* TUGAS A:
Salin ulang persis baris-baris dalam daftar di bawah, mulai dari baris yang memuat "What is the precise distance between point 612,452" sampai baris yang memuat "3. the dark", termasuk kedua baris tersebut.

* TEKS BACAAN:
Dinamika hukum dan masyarakat serta perkembangan teknologi juga turut andil melatarbelakangi urgensi perlunya dilakukan perubahan atas UU Kejaksaan. Tercatat, beberapa judicial review diajukan ke Mahkamah Konstitusi untuk menguji validitas UU Kejaksaan terhadap UUD 1945.
Berbagai dinamika tersebut sudah seharusnya diakomodasi dan ditindaklanjuti dalam perubahan UU Kejaksaan. Setidaknya terdapat 6 (enam) urgensi diperlukannya perubahan UU Kejaksaan yaitu:
- Dinamika yang berkembang di masyarakat dan kebutuhan hukum di masyarakat.
- Adanya beberapa judicial review ke Mahkamah Konstitusi atas UU Kejaksaan.
- Perkembangan hukum dalam hukum nasional, hukum internasional, dan doktrin terbaru.
- Penerapan asas-asas hukum dan filosofis hukum.
- Konvensi yang berlaku dan diakui secara universal.
- Perkembangan teknologi dan informasi.
“Setidaknya terdapat 4 (empat) kesimpulan di dalam Naskah Akademik yang dapat kita pelajari dan pahami bersama atas penyusunan RUU tentang Perubahan UU Kejaksaan ini,” tuturnya.

* TUGAS B:
Sajikan kembali secara persis bagian teks tentang perubahan UU Kejaksaan di atas, mulai dari kata-kata "Berbagai dinamika tersebut" sampai kata-kata "diakui secara universal.".

* BARIS DATA:

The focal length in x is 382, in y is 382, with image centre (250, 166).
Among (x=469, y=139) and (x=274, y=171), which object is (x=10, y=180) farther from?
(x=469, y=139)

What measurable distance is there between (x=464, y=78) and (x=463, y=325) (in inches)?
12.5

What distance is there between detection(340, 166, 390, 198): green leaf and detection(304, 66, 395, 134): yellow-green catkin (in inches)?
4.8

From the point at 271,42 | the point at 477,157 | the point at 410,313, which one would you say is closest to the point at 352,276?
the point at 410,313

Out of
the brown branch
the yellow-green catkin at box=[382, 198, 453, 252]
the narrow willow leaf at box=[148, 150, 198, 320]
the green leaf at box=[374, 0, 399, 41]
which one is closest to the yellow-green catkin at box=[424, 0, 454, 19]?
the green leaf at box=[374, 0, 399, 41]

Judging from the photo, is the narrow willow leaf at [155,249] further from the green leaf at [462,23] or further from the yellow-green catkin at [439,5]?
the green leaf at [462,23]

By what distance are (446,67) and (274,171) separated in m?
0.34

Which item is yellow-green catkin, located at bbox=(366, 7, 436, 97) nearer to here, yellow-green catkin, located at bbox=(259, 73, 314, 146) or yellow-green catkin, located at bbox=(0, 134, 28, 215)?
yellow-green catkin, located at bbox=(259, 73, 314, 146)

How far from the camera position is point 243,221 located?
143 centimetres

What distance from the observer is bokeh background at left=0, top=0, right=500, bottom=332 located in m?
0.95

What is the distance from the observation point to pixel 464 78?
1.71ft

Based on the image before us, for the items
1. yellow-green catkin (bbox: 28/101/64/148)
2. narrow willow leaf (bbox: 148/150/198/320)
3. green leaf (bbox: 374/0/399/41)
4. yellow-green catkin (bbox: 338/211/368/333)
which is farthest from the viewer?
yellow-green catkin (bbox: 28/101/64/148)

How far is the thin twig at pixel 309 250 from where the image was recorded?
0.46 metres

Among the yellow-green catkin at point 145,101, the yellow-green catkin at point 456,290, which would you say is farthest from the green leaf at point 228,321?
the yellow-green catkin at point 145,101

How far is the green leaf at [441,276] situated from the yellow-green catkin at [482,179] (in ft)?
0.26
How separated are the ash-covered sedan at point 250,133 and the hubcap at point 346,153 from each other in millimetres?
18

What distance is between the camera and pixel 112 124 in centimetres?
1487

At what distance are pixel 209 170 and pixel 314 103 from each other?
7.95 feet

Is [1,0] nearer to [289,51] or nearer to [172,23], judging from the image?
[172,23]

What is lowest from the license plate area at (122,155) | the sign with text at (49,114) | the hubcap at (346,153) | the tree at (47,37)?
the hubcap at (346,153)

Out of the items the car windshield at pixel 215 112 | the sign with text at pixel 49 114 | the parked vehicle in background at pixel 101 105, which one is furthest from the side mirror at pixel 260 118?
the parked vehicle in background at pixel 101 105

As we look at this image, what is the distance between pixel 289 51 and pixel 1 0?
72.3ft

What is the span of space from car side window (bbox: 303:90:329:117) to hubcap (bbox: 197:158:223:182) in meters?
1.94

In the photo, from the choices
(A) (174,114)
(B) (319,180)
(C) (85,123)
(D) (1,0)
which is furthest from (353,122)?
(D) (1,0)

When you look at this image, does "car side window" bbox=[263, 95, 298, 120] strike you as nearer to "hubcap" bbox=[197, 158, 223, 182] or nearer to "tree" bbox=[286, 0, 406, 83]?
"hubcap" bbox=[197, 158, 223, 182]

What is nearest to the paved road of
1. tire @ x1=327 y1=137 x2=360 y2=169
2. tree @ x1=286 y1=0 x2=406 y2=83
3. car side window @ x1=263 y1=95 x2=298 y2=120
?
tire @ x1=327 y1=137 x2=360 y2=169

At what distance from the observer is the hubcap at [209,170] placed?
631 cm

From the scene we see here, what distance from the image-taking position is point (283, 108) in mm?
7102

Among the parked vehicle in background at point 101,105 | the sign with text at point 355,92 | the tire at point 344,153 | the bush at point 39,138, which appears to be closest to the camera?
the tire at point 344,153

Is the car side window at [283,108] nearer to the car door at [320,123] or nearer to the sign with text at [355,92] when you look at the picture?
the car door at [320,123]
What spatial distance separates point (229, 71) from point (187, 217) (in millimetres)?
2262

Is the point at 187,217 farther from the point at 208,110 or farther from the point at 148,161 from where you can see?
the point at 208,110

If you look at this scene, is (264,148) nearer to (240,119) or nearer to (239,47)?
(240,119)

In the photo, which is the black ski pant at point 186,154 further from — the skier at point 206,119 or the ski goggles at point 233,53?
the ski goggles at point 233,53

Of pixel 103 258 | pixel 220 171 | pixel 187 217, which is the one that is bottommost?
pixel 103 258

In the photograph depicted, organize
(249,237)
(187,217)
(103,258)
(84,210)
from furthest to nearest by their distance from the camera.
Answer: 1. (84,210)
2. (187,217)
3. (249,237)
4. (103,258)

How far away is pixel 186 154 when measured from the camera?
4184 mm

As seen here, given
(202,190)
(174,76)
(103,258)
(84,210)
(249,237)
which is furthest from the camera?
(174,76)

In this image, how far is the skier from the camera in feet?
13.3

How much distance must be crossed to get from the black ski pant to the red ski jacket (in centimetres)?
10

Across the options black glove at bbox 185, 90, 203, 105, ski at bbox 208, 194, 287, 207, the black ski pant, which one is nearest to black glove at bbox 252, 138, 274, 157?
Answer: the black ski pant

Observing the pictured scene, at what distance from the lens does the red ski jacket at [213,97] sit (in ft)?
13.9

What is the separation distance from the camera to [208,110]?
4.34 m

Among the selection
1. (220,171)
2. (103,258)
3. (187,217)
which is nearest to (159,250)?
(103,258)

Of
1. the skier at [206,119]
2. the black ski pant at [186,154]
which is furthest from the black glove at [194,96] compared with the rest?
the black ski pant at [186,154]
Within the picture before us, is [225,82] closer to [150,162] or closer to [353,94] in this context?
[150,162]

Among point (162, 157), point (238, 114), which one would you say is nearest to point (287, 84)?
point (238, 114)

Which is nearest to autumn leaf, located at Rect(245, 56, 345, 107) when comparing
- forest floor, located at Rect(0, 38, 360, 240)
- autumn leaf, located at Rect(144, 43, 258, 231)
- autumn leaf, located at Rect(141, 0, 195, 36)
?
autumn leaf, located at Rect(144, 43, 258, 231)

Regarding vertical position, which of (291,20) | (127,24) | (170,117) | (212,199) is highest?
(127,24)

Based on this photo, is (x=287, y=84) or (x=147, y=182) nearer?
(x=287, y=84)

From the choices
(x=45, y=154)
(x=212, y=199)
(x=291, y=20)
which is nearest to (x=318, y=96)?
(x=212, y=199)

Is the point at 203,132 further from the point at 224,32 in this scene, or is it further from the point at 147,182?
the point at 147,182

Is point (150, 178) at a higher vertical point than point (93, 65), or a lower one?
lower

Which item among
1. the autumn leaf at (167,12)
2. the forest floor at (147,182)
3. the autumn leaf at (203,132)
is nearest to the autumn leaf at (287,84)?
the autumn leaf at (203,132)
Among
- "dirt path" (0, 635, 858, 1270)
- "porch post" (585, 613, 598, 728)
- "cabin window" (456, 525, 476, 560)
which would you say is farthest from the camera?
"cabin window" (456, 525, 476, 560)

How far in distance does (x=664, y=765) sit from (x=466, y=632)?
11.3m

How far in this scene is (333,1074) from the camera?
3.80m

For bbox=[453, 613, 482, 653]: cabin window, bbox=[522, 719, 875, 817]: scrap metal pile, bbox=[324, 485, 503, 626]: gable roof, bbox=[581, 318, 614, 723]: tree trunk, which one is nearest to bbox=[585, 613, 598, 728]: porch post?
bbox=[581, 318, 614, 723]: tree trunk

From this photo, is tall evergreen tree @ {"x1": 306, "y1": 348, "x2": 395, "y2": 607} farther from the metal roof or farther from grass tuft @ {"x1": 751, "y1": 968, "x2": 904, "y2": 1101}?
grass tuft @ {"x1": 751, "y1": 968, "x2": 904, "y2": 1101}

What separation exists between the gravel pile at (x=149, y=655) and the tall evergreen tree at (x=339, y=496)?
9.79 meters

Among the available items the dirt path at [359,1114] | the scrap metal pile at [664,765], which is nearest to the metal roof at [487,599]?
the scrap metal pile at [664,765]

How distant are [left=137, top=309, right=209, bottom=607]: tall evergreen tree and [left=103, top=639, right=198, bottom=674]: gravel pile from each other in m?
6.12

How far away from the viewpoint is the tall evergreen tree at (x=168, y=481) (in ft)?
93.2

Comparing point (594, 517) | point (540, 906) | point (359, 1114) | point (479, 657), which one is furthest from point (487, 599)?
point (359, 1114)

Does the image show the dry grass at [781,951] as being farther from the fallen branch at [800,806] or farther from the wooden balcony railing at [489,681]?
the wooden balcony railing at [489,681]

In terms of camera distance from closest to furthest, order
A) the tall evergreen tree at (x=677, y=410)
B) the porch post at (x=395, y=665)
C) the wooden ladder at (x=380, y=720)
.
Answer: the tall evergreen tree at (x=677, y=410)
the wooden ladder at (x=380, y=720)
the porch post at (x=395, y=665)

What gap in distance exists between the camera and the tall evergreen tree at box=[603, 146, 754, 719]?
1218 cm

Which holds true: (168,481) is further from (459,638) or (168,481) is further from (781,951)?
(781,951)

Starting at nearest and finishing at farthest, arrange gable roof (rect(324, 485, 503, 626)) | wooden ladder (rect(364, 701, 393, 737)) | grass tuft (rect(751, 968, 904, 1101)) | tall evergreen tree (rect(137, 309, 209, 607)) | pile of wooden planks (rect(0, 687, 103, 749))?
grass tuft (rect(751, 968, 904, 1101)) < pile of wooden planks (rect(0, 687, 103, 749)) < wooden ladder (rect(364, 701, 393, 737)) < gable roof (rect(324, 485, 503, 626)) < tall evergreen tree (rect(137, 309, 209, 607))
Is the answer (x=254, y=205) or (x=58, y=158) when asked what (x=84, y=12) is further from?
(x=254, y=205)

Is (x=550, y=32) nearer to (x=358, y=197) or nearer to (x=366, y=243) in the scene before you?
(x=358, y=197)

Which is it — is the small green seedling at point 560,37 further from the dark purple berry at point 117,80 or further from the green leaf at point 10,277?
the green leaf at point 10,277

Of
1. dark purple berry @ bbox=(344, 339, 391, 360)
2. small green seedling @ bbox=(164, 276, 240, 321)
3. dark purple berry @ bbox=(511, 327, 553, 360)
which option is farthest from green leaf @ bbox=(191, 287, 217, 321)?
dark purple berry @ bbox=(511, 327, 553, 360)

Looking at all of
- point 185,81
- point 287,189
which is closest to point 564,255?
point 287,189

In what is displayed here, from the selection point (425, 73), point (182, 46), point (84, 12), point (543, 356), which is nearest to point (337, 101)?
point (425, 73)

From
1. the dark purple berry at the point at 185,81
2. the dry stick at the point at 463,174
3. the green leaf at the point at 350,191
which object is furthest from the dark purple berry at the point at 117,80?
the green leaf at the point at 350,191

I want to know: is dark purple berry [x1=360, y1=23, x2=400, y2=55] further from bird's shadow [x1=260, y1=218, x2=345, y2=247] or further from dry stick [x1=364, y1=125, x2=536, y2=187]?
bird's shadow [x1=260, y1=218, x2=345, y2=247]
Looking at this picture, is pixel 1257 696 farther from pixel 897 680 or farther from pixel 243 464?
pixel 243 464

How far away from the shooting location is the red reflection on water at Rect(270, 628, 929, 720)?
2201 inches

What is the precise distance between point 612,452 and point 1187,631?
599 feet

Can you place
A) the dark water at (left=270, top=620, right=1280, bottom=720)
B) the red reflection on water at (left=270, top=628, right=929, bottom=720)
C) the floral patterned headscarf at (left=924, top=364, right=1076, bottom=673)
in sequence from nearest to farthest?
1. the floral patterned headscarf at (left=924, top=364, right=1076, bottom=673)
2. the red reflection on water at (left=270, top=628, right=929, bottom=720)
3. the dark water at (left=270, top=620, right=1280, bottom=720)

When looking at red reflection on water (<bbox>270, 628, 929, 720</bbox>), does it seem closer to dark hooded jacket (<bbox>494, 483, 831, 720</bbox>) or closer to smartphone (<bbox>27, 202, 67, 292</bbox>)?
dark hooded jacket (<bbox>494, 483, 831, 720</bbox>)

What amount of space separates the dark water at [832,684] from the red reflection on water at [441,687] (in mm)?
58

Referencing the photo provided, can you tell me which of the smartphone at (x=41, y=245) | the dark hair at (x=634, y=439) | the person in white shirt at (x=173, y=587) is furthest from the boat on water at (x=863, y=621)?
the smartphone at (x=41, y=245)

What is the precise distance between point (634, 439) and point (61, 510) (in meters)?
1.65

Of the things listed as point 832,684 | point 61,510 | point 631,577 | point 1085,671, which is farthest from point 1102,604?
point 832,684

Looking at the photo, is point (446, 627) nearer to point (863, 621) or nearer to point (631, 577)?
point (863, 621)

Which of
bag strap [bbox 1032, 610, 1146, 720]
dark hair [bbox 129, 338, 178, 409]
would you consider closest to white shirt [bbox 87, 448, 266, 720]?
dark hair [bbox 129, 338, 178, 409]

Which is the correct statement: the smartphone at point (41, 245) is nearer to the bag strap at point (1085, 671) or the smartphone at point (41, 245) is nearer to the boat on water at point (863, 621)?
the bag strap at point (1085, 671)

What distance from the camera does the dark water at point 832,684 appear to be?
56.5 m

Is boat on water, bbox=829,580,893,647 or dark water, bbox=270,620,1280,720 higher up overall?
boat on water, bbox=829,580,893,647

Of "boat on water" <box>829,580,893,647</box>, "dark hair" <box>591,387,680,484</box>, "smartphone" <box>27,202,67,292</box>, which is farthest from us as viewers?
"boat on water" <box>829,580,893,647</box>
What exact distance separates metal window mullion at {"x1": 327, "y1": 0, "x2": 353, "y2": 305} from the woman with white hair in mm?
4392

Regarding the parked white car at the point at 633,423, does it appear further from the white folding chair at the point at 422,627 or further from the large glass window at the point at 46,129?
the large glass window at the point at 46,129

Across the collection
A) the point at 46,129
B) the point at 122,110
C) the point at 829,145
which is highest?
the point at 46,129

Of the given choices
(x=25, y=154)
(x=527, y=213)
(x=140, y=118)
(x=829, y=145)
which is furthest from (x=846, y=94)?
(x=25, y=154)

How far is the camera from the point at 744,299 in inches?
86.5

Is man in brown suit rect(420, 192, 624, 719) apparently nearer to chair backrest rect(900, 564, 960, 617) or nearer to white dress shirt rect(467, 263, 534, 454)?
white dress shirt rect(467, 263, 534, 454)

* JAWABAN TUGAS A:
What is the precise distance between point 612,452 and point 1187,631?
599 feet

Can you place
A) the dark water at (left=270, top=620, right=1280, bottom=720)
B) the red reflection on water at (left=270, top=628, right=929, bottom=720)
C) the floral patterned headscarf at (left=924, top=364, right=1076, bottom=673)
in sequence from nearest to farthest?
1. the floral patterned headscarf at (left=924, top=364, right=1076, bottom=673)
2. the red reflection on water at (left=270, top=628, right=929, bottom=720)
3. the dark water at (left=270, top=620, right=1280, bottom=720)

* JAWABAN TUGAS B:
Berbagai dinamika tersebut sudah seharusnya diakomodasi dan ditindaklanjuti dalam perubahan UU Kejaksaan. Setidaknya terdapat 6 (enam) urgensi diperlukannya perubahan UU Kejaksaan yaitu:
- Dinamika yang berkembang di masyarakat dan kebutuhan hukum di masyarakat.
- Adanya beberapa judicial review ke Mahkamah Konstitusi atas UU Kejaksaan.
- Perkembangan hukum dalam hukum nasional, hukum internasional, dan doktrin terbaru.
- Penerapan asas-asas hukum dan filosofis hukum.
- Konvensi yang berlaku dan diakui secara universal.